This interactivity will only work on the HTML version of the slides, not PDF.

Why R?

Pros

  • exposure to R in Statistics prerequisite course
  • Rich Ecosystem
  • Reproducibility
  • Textbook

Cons

  • Steep learning curve
  • Performance
  • Package Quality
  • Limited Industry Adoption

Lab Delivery

  • Labs will be held in person; students must be enrolled in a lab (which cannot conflict with other courses)

  • TAs provide guidance on carrying out analyses in R for the techniques discussed in lecture.
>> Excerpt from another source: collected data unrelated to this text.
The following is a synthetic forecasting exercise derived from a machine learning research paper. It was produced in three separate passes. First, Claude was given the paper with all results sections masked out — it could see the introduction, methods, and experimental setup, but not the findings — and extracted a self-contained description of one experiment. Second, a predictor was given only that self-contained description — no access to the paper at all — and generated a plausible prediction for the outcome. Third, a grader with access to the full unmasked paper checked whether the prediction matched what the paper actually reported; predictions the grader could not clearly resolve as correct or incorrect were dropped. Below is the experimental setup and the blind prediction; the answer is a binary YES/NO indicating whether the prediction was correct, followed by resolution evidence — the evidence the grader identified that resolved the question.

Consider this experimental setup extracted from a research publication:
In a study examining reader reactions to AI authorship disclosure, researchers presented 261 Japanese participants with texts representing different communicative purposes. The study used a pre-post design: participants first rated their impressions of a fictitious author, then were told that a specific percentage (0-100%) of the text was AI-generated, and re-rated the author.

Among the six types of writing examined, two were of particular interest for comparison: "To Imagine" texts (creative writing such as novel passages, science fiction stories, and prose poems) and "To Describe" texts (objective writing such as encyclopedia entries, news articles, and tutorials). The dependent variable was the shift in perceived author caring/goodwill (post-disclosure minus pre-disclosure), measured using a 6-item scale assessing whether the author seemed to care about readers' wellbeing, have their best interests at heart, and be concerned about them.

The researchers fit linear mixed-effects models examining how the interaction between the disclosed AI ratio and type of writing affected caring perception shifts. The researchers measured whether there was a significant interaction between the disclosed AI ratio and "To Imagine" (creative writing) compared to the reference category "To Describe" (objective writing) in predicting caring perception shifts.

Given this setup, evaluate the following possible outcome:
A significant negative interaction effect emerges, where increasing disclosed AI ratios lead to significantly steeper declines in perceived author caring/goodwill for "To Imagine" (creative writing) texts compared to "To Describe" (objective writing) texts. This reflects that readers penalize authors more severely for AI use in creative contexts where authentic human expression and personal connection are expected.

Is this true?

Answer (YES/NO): NO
  • Knowledge of commands and programming techniques will be evaluated throughout the course.

  • Follow the instructions carefully and practice skills by completing (and redoing!) labs and assignments

Textbook

The main textbook reference for this course is:

ISLR: An Introduction to Statistical Learning with Applications in R (Second Edition). By: Gareth James, Daniela Witten, Trevor Hastie, Robert Tibshirani.

This book is available for free at statlearning.com; see resources here.

A secondary (less referenced) textbook is:

ESL: The Elements of Statistical Learning: data mining, inference, and prediction, 2nd edition. By: Hastie, Tibshirani, Friedman.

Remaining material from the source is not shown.